--- Passage shown Enclosed Below ---

The "horses" are the self driving bit + batteries. The ubiquitous taxi service owns these. Maybe you permanently rent a low range model (100 miles) that is attached to your "Coach" at all times for quick errands. For longer range journeys you hire a model with more battery and longer range that drives over and attaches automatically to your coach.

For really long range journeys, your self driving "horse" drives into a coaching station along the way, detaches and another one attaches in 30 seconds and off you go.

Ooh interesting vision! Are any companies pursuing this avenue?
The self driving bit has to be nailed down first I think, once that's done nothing I've described is even remotely difficult to implement, it's more a matter of peoples thinking around driving evolving.

I think it might go this way because people feel like they want to "own" their "cars". Especially in America it's a big part of the culture, so I can see being able to buy the coach part as being a popular compromise.

Powering electric cars is already cheaper, but right now they're less convenient, with self driving they become as convenient or more than gas vehicles. You no longer have to stop and charge anywhere because there's a fresh "horse" waiting to be hooked up while your existing one drives off to a charging station, all the downsides are automated away.

BYD is doing something related in China. They've got a fairly popular battery swapping service that can swap in and out batteries of different sizes.
Maintaining an autonomous vehicle comes with a significantly higher maintenance burden than a regular car right now. Even if the sticker price were the same, would you be willing to check the air pressure regularly, take the vehicle in for calibration, clean the sensors, do software updates, implement the legal reporting responsibilities, etc? That's the current reality.

Most people don't want that and there's no market for it. Consumers (rightly) expect a vehicle that just works. It's still early days for this technology and building something that works as reliably/independently as the rest of a car isn't possible yet.

> Maintaining an autonomous vehicle comes with a significantly higher maintenance burden than a regular car right now.

Sure, and the cost would be really high too, but for a very wealthy person it might be worth it.

> would you be willing to check the air pressure regularly

I have to do that on my regular car, but it only needs air once every six months or so. New tires are pretty good about holding air. Also, no different than a regular car.

--- End of Enclosed Passage shown ---
--- Given entries Enclosed Below ---

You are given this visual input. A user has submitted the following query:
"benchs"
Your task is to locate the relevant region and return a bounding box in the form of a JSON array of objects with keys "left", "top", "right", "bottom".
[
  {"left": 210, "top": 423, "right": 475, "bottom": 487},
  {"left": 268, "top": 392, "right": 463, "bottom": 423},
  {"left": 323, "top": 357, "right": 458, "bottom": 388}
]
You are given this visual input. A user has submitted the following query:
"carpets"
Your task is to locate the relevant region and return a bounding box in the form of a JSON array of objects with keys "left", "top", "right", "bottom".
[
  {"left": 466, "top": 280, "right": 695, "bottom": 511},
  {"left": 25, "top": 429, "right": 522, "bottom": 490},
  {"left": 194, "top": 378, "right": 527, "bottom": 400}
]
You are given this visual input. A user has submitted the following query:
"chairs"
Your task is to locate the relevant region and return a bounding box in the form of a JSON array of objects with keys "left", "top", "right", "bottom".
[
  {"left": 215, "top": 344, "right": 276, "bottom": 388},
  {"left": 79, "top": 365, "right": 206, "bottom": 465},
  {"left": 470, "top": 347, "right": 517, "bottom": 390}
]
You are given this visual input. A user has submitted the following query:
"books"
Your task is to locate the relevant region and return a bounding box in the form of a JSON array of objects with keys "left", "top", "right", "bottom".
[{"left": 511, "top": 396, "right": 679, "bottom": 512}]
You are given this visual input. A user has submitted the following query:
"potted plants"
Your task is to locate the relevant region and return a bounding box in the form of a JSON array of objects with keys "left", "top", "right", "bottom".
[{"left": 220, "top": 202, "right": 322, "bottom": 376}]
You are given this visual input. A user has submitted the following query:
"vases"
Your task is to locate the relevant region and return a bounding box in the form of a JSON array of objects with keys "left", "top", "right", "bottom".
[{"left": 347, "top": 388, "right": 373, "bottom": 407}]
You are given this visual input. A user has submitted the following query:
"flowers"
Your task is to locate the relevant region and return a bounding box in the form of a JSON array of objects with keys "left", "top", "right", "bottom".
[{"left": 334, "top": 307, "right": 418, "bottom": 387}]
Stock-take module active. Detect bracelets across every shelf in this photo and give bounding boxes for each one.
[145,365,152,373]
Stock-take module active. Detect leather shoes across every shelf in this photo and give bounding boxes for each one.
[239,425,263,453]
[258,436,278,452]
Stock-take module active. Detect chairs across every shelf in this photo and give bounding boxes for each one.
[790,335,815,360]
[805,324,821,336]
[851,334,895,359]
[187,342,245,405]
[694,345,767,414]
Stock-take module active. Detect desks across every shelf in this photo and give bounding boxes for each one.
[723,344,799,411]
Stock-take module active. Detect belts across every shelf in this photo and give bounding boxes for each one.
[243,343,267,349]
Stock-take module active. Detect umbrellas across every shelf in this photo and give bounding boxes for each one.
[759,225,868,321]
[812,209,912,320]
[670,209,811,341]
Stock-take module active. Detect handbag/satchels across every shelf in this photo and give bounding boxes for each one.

--- End of Enclosed Given entries ---

### Work to complete
(A) According to the discussion of self-driving "horses" and coaches, what kind of service is BYD running in China?
(B) Pick up the discussion of self-driving "horses" and coaches after its last sentence and carry it on.

### Written responses
(A) A fairly popular battery swapping service that can swap in and out batteries of different sizes.

(B)
> take the vehicle in for calibration

I already have sensors on my car that require calibration, and I do that when it goes in for maintenance, about once a year. I wonder if these sensors need calibration more often.

> clean the sensors

You mean, wash the car? :)

> do software updates, implement the legal reporting responsibilities, etc?

I assume that would all be automatic over the air. And again, we're talking about someone who could afford a $150K car. There is a good chance they could hire someone to do that stuff too.

Generally, all of these (except sometimes calibration) are done on a weekly/monthly basis for testing fleets. Software updates and diagnostic reads can be automatic, but in practice there's enough moving parts that they require fairly regular intervention for safe operation. Legal reporting is not automatic currently. Tesla implemented that for their ADAS solutions and has been repeatedly grilled by NHTSA on their incomplete reporting. All of the commercial fleets implement reporting semi-manually because of the existential danger getting it wrong represents.
I think most people would rather have their car circle the block indefinitely, rather than pay for parking and wait for their car to summon, which would create so many new traffic problems.

I'm picturing herds of empty Model 3's endlessly circling every city's downtown office district

Careful what you wish for. Cities that don’t fight back such a mass influx of self-driving cars running errands for everyone would become absolutely non-livable.
> but it's just mine so I can keep my stuff in it

In the distant future (10 years?) we may have private trailers/pods that are moved by self-driving vehicles. Best of both options.